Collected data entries
== Segment start ==

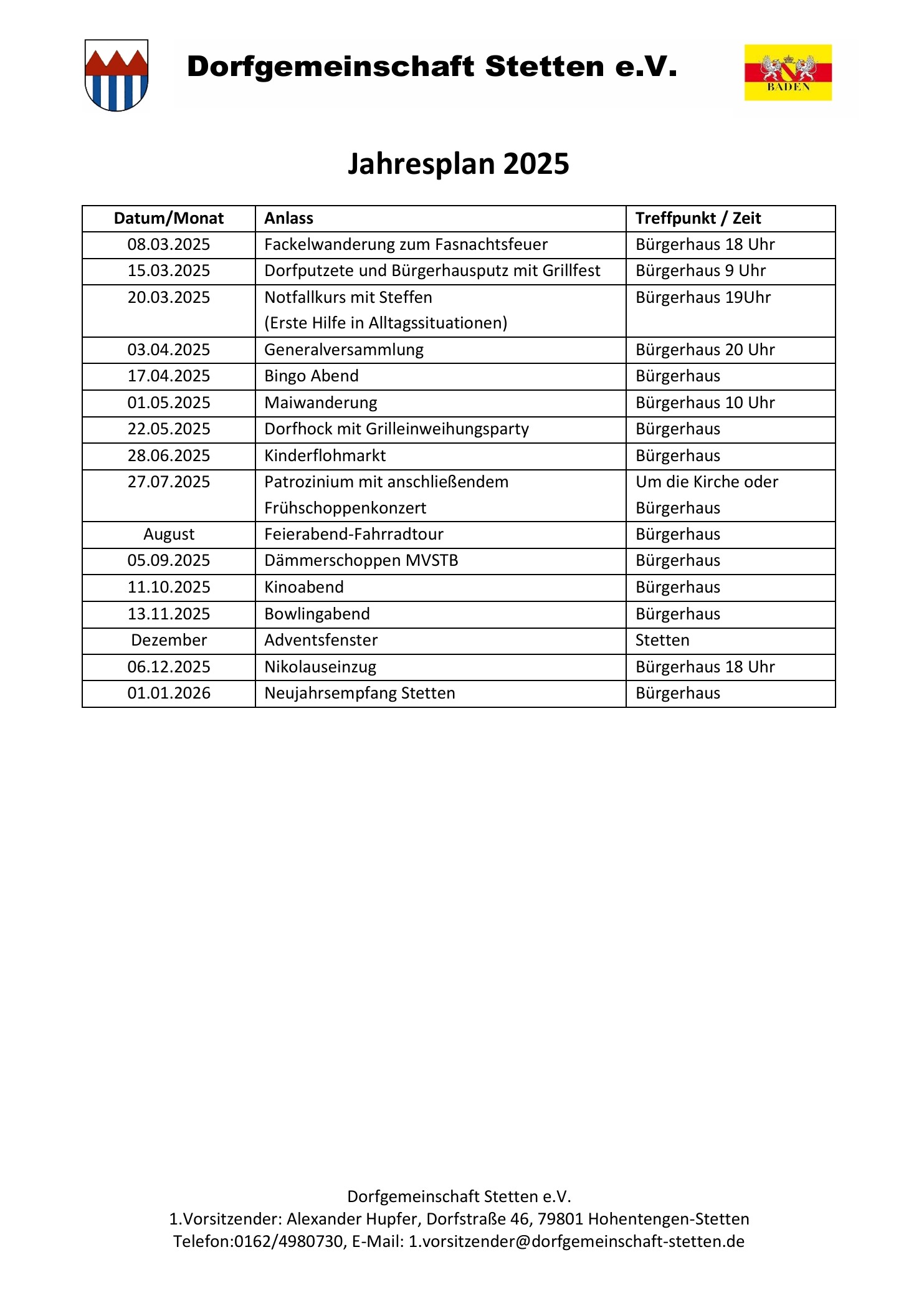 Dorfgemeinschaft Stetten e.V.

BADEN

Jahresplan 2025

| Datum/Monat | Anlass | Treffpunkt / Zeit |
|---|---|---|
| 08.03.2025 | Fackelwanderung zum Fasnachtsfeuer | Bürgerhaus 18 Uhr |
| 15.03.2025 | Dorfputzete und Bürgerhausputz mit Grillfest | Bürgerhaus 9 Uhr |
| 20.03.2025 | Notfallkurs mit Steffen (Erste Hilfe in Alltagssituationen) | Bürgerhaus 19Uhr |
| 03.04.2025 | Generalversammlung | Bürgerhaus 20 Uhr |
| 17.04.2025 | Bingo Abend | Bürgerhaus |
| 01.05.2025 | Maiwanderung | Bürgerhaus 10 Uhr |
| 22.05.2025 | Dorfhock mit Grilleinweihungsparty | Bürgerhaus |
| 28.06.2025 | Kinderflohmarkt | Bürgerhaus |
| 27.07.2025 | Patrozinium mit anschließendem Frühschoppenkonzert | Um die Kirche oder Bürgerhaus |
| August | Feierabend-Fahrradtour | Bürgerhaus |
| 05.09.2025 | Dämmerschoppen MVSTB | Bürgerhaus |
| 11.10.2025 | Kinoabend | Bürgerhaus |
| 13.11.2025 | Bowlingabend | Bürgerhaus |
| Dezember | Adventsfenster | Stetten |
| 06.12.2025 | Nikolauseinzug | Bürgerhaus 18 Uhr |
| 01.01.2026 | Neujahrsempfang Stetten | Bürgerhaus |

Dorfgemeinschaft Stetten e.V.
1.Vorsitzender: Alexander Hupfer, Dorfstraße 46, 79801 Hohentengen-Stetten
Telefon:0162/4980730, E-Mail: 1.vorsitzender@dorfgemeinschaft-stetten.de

== Segment end ==

#### [Goal of the exercise]
Copy exactly, please, the span of lines that begins at the line with "Bürgerhaus 10 Uhr |" and ends at the last line of the data, both included.

#### [Exercise solution]
| 01.05.2025 | Maiwanderung | Bürgerhaus 10 Uhr |
| 22.05.2025 | Dorfhock mit Grilleinweihungsparty | Bürgerhaus |
| 28.06.2025 | Kinderflohmarkt | Bürgerhaus |
| 27.07.2025 | Patrozinium mit anschließendem Frühschoppenkonzert | Um die Kirche oder Bürgerhaus |
| August | Feierabend-Fahrradtour | Bürgerhaus |
| 05.09.2025 | Dämmerschoppen MVSTB | Bürgerhaus |
| 11.10.2025 | Kinoabend | Bürgerhaus |
| 13.11.2025 | Bowlingabend | Bürgerhaus |
| Dezember | Adventsfenster | Stetten |
| 06.12.2025 | Nikolauseinzug | Bürgerhaus 18 Uhr |
| 01.01.2026 | Neujahrsempfang Stetten | Bürgerhaus |

Dorfgemeinschaft Stetten e.V.
1.Vorsitzender: Alexander Hupfer, Dorfstraße 46, 79801 Hohentengen-Stetten
Telefon:0162/4980730, E-Mail: 1.vorsitzender@dorfgemeinschaft-stetten.de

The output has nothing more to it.